- Texto de origem:

* * * * *

Nós, professores e operadores jurídicos do Movimento Constitucionalista do Direito Criminal (MCDC), no uso das nossas convicções e liberdades constitucionais, discordando, sempre com a devida vênia, do posicionamento e do anúncio supra transcritos, temos o dever de informar (urbe et orbi) que o primeiro acórdão do país sobre a controvertida questão de se saber se o novo conceito de infração de menor potencial ofensivo (até dois anos), previsto na Lei 10.259/01, estende-se ou não aos juizados estaduais, emanado da Quinta Câmara Criminal do Tribunal de Justiça do Rio Grande do Sul (rel. Amilton Bueno de Carvalho – “ACÓRDÃO 70003736428 – TJRS – publicado na íntegra no site www.estudoscriminais.com.br), entendeu que correta é a tese unitária, não a dualista, isto é, o novo limite ampliou a competência dos juizados estaduais (derrogando o art. 61 da Lei 9.099/95).

* * * * *

- Objetivo a:
Liste todos os números de leis e de acórdãos citados no texto de origem sobre os juizados criminais.

- Registros de perguntas sobre cenas:
* * * * *

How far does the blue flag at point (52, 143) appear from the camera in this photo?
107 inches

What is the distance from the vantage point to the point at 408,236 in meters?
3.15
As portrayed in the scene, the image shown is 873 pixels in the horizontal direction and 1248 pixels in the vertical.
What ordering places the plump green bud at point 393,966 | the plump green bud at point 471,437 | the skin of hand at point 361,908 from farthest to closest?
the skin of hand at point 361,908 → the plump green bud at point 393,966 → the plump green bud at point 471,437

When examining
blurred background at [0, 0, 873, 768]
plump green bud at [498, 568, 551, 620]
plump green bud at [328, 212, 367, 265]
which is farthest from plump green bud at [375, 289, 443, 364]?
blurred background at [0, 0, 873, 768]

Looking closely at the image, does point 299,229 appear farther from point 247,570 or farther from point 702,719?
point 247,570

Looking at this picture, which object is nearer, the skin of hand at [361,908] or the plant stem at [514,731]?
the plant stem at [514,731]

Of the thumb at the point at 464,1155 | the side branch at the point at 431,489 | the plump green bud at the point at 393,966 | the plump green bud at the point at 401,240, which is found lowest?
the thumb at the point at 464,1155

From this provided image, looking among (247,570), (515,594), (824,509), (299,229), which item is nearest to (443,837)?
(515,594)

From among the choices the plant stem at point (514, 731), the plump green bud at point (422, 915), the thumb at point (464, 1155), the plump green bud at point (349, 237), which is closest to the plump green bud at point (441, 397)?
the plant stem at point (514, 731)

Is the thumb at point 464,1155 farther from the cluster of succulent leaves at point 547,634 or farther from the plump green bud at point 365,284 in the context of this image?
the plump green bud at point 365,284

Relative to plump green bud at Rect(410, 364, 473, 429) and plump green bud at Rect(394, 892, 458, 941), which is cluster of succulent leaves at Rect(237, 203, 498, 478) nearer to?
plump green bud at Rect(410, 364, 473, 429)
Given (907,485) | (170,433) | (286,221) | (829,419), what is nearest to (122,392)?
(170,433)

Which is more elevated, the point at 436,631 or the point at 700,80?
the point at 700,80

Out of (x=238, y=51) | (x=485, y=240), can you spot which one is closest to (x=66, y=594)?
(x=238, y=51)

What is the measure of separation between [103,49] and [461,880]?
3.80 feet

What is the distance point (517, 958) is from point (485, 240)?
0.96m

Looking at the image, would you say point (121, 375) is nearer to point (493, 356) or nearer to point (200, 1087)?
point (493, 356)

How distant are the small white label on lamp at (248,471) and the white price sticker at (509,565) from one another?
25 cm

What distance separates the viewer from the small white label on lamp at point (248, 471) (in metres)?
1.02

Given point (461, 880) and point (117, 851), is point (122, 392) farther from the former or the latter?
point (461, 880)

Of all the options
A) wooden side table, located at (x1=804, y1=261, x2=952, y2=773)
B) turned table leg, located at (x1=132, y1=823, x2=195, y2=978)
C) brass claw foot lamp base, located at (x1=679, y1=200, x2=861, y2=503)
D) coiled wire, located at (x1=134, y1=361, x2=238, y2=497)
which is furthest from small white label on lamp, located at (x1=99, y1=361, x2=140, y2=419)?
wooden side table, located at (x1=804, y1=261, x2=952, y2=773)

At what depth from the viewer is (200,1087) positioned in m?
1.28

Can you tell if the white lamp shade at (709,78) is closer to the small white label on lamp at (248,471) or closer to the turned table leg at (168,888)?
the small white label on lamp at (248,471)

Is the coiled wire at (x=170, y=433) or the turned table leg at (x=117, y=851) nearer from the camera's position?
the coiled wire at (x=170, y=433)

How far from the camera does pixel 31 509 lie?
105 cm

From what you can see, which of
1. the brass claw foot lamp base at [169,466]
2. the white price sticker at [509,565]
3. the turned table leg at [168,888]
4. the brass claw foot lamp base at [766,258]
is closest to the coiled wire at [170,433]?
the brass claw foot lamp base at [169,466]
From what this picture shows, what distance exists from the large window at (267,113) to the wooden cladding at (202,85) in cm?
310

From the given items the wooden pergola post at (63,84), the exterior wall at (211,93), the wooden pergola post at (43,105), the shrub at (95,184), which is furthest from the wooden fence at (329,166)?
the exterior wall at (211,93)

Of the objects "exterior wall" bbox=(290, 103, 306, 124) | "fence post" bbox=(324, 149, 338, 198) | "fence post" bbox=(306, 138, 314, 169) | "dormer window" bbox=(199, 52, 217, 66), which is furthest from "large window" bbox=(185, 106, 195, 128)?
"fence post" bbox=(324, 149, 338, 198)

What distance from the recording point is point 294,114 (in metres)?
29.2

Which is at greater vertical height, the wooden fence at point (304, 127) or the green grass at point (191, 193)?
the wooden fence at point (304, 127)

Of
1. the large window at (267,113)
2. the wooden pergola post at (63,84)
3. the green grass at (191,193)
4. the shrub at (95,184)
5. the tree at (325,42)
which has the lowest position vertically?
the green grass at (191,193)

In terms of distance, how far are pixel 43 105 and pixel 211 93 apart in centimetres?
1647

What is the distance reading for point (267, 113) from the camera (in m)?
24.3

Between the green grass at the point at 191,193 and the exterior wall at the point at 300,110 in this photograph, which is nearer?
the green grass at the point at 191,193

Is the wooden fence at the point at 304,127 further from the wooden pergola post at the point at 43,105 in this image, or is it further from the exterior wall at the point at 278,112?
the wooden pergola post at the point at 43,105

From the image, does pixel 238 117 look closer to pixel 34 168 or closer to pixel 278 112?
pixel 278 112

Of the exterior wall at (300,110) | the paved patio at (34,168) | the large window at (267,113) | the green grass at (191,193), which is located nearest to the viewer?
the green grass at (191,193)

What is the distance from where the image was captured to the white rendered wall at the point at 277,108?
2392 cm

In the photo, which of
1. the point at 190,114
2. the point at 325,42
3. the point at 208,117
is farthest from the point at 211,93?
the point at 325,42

* * * * *

- Objetivo b:
Informe apenas quantas linhas dos registros contêm a palavra "nearest".

- Resolução a:
Lei 10.259/01
Acórdão 70003736428
Lei 9.099/95

- Resolução b:
3